Justiça manda Prefeitura indenizar servidores que teriam sido perseguidos no Governo Cristian
Sentença judicial afirma ainda que houve irregularidade, ilegalidade e abuso de poder no corte de FGs, bem como a intenção deliberada de ofender a honra e imagem

Cachoeirinha – O Juizado Especial da Fazenda Pública da Comarca de Cachoeirinha (RS) condenou a Prefeitura de Cachoeirinha ao pagamento de indenizações por danos morais e materiais a três servidores públicos que foram destituídos de suas Funções Gratificadas (FGs) em março de 2023. A decisão, proferida na última segunda-feira (6), também determina a realização de retratação pública por parte da Prefeitura.
A ação foi movida por Alex Sandro Correa Branco, Maic Dornelles Simões e Scheila Ivana Thiesen, servidores com atuação na Superintendência de Compras e Licitações do município. Eles alegaram terem sido afastados de suas funções de forma arbitrária, sem justificativa adequada e sem abertura de processo administrativo para apuração de supostas irregularidades.

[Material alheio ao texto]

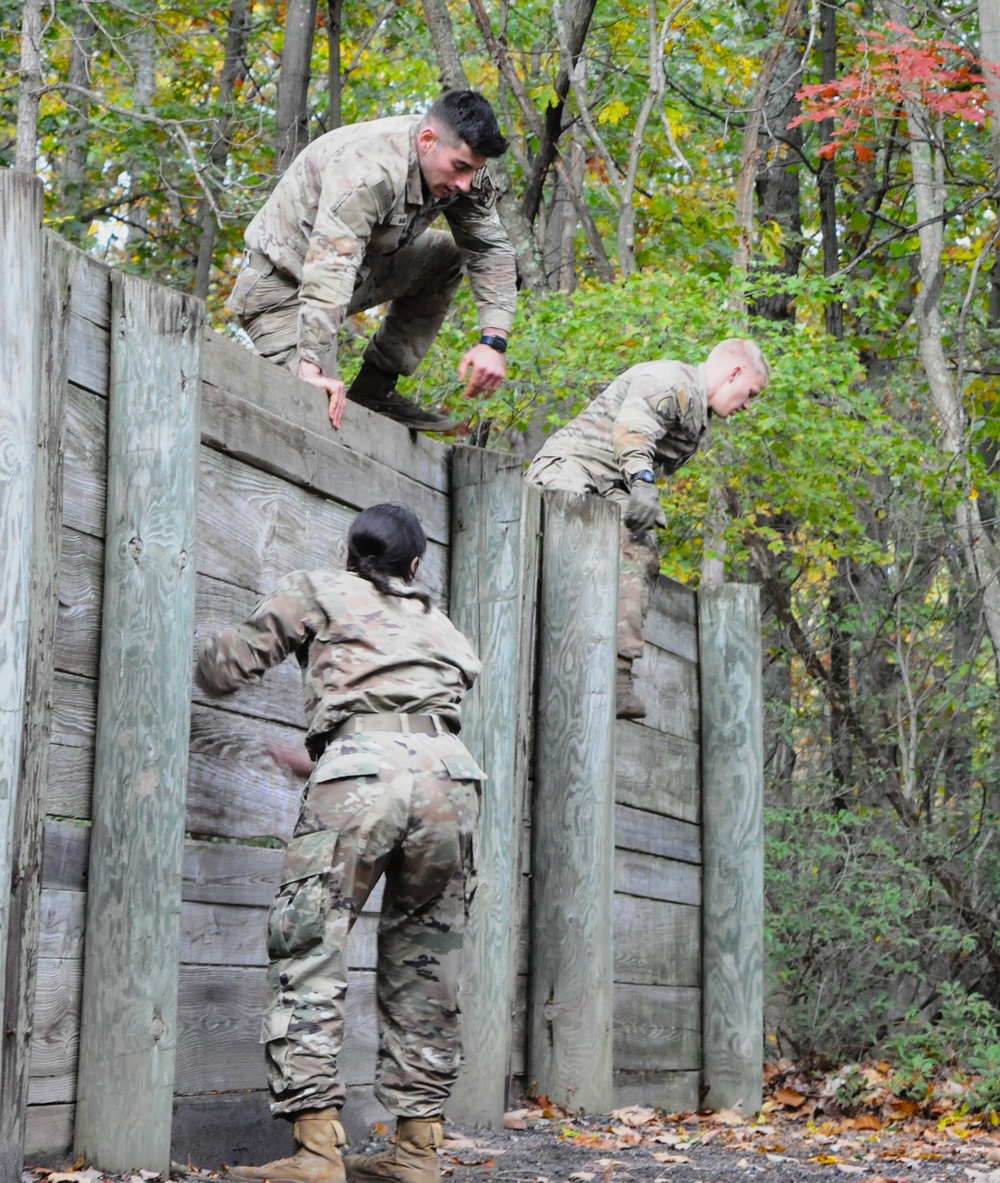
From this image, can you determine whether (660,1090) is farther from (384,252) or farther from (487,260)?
(384,252)

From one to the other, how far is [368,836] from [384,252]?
2.43 m

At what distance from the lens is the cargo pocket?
4051mm

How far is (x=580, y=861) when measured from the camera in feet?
19.7

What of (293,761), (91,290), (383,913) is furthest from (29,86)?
(383,913)

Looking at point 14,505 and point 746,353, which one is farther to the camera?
point 746,353

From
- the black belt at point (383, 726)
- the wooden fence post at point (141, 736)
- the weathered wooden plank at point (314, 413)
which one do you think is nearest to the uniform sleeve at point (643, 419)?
the weathered wooden plank at point (314, 413)

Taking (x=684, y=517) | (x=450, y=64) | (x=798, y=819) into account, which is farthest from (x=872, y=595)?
(x=450, y=64)

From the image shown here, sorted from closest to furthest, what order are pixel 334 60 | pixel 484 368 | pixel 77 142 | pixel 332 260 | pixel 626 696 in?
pixel 332 260 → pixel 484 368 → pixel 626 696 → pixel 334 60 → pixel 77 142

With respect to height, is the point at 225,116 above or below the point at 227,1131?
above

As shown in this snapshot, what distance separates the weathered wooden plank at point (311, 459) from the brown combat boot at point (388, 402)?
256mm

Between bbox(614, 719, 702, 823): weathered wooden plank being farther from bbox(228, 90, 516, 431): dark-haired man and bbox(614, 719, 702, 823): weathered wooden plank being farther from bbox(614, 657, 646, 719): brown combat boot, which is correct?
bbox(228, 90, 516, 431): dark-haired man

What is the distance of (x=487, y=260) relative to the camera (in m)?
6.10

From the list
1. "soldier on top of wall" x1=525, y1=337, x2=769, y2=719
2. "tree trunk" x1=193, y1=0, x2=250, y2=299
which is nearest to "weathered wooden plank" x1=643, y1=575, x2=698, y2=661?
"soldier on top of wall" x1=525, y1=337, x2=769, y2=719

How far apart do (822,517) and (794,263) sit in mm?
4522
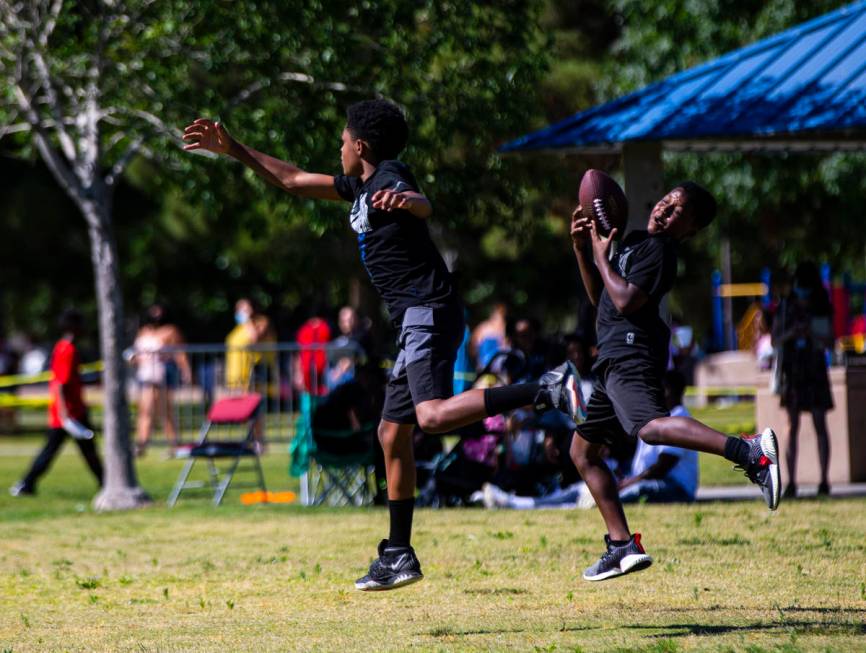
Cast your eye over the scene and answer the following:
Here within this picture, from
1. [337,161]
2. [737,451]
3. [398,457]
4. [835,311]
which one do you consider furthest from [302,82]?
[835,311]

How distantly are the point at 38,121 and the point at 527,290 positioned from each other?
3108 centimetres

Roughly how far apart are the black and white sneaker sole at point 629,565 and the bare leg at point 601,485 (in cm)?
14

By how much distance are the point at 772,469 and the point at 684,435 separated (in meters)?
0.39

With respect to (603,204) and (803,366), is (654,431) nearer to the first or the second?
(603,204)

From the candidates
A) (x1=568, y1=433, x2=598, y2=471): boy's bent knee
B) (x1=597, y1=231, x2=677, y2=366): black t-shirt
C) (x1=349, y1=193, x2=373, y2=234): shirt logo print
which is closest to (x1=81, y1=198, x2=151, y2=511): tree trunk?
(x1=349, y1=193, x2=373, y2=234): shirt logo print

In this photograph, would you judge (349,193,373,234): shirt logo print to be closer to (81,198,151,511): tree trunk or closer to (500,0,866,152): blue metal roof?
(500,0,866,152): blue metal roof

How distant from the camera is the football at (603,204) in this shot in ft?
21.9

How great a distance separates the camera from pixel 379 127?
679 centimetres

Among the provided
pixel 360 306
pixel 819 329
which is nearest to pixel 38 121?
pixel 819 329

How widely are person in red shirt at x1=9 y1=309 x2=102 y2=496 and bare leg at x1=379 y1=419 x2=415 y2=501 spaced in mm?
8755

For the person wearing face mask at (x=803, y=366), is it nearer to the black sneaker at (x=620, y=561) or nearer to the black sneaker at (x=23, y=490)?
the black sneaker at (x=620, y=561)

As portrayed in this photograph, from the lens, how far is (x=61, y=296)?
142 ft

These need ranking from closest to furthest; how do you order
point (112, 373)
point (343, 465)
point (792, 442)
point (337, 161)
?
point (792, 442) → point (337, 161) → point (343, 465) → point (112, 373)

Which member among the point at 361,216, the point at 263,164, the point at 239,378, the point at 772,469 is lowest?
the point at 239,378
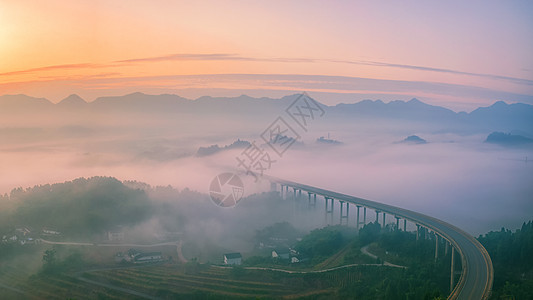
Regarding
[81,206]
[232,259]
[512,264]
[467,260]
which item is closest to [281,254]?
[232,259]

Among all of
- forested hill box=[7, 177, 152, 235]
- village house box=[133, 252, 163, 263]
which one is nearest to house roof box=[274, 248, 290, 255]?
village house box=[133, 252, 163, 263]

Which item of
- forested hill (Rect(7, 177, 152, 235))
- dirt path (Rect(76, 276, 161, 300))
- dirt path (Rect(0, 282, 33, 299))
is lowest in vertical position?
dirt path (Rect(0, 282, 33, 299))


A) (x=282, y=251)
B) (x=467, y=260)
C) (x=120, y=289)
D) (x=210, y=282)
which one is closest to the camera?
(x=467, y=260)

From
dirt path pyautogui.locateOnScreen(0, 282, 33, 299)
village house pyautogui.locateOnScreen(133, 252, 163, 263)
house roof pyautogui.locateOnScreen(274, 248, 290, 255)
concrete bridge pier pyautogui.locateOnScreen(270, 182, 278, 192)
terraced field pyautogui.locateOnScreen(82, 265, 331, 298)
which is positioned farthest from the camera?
concrete bridge pier pyautogui.locateOnScreen(270, 182, 278, 192)

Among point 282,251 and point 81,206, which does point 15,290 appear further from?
point 282,251

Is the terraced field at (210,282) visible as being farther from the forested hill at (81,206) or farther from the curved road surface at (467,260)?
the forested hill at (81,206)

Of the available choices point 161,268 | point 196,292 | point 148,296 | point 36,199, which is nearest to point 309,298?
point 196,292

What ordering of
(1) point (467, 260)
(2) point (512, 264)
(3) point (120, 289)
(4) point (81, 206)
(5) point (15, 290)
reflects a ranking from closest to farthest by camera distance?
(1) point (467, 260) → (2) point (512, 264) → (3) point (120, 289) → (5) point (15, 290) → (4) point (81, 206)

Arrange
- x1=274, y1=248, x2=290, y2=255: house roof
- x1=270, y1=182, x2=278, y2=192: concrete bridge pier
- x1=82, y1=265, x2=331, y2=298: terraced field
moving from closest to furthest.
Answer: x1=82, y1=265, x2=331, y2=298: terraced field
x1=274, y1=248, x2=290, y2=255: house roof
x1=270, y1=182, x2=278, y2=192: concrete bridge pier

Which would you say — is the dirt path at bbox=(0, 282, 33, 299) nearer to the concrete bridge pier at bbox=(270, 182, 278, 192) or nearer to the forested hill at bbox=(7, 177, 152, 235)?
the forested hill at bbox=(7, 177, 152, 235)

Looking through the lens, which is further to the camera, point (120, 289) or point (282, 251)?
point (282, 251)
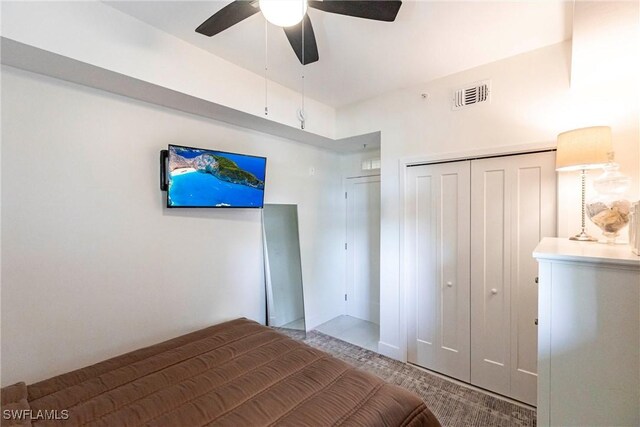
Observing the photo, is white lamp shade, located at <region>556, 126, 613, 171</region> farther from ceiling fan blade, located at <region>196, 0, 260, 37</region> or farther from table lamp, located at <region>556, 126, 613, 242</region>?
ceiling fan blade, located at <region>196, 0, 260, 37</region>

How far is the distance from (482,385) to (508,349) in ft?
1.38

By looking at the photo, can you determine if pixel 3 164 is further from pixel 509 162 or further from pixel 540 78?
pixel 540 78

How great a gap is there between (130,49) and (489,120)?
9.20ft

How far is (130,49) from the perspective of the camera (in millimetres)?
1844

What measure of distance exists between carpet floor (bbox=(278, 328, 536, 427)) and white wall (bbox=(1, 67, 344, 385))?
1361 mm

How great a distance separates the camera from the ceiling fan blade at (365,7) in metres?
1.36

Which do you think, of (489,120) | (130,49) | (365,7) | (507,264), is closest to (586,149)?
(489,120)

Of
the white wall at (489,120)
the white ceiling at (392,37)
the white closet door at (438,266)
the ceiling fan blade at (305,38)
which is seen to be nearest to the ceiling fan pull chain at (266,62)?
the white ceiling at (392,37)

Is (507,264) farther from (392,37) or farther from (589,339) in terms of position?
(392,37)

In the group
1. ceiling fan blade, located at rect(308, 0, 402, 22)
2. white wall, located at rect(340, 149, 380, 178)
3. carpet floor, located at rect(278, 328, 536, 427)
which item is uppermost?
ceiling fan blade, located at rect(308, 0, 402, 22)

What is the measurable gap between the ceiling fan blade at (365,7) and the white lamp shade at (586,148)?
134cm

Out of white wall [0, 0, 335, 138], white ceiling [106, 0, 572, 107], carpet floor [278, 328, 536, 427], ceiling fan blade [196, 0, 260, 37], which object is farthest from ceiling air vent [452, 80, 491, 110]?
carpet floor [278, 328, 536, 427]

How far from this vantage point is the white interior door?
3.80 m

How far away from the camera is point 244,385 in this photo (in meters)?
1.44
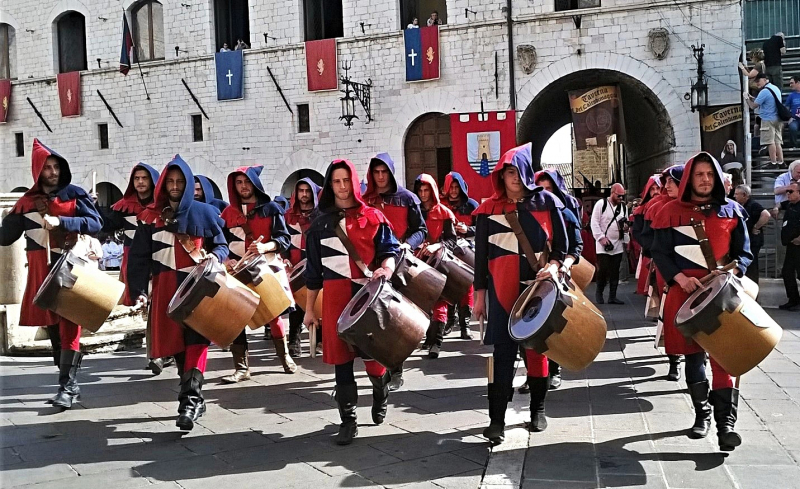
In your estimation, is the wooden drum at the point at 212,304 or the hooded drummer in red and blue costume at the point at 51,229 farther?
the hooded drummer in red and blue costume at the point at 51,229

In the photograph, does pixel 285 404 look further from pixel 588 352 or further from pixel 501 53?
pixel 501 53

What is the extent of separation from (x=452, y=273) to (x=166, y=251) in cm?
293

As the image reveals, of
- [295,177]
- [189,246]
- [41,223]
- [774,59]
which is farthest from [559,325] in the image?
[295,177]

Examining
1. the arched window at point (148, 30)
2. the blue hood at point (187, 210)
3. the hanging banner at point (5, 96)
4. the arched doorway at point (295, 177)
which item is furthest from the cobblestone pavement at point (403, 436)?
the hanging banner at point (5, 96)

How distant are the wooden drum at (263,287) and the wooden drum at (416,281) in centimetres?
126

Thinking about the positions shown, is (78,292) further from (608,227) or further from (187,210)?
(608,227)

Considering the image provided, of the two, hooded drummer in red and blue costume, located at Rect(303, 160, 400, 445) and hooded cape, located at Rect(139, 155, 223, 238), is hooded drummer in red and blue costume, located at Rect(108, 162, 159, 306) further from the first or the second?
hooded drummer in red and blue costume, located at Rect(303, 160, 400, 445)

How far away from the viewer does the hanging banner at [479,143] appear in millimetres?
20703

O episódio está relacionado a uma dispensa de licitação para contratar uma empresa que ficaria responsável pela manutenção da iluminação pública. A empresa Lix Service Ambiental e Construções estava na disputa e ingressou na Justiça alegando que teria havido irregularidades durante o processo. Uma liminar foi concedida e a Prefeitura informou no processo que iria cancelar a contratação. Na mesma semana, o então prefeito Cristian Wasem assinou a exoneração dos três servidores do setor de compras.
Segundo os autores, a Procuradoria-Geral do Município reconheceu possíveis falhas no procedimento sem ouvir previamente os integrantes da comissão de licitação, o que teria desencadeado a decisão administrativa e a repercussão negativa na imprensa local.
Os servidores afirmaram ainda que reportagens veiculadas à época, embora não citassem nomes diretamente, permitiam sua identificação, causando prejuízos à reputação profissional e pessoal. Também destacaram que a publicação das dispensas ocorreu de forma incomum, em edição extra do Diário Oficial, e que tiveram seus acessos ao sistema interno bloqueados imediatamente, o que reforçou a exposição pública.
Defesa do município
Em contestação, Prefeitura sustentou que não houve intenção de causar danos morais e atribuiu eventual repercussão negativa à atuação da imprensa. Argumentou também que cargos de confiança possuem natureza discricionária, permitindo exoneração sem necessidade de motivação específica.
No entanto, durante o processo, a Prefeitura não apresentou documentos solicitados pela Justiça que poderiam justificar a medida adotada, como registros internos ou apuração formal das supostas irregularidades.
Decisão judicial
Ao analisar o caso, o juiz entendeu que a ausência de documentação e justificativas concretas gera presunção de irregularidade na conduta administrativa.
“Presume-se, portanto, a irregularidade, ilegalidade e o abuso de poder na dispensa dos autores, bem como a intenção deliberada de ofender sua honra e imagem, afastando-os do setor por perseguição pessoal, e a inexistência de qualquer mácula em seus históricos funcionais que justificasse tal conduta”, escreveu o juiz Cássio Benevenutti de Castro.
A decisão aponta abuso de poder e violação à honra dos servidores, reconhecendo o direito à reparação.
Com base nisso, a Prefeitura foi condenado a:
- Pagar R$ 14.520,00 a cada servidor por danos morais, totalizando R$ 43.560,00
- Indenizar os autores por danos materiais referentes à perda das funções gratificadas, com valores individuais que variam entre cerca de R$ 9,7 mil e R$ 14,3 mil atualizados desde abril de 2023
- Realizar retratação pública, em meios de comunicação, com destaque semelhante ao das publicações consideradas ofensivas
Fundamentação
A sentença destaca que a responsabilidade do poder público é objetiva, conforme previsto na Constituição Federal, bastando a comprovação do dano e do nexo causal. O magistrado também ressaltou que, em casos de ofensa à honra e à imagem profissional, o dano moral é presumido. A Prefeitura não deverá recorrer da decisão e já que publicou a sentença no Diário Oficial do Município, tornando público o caso.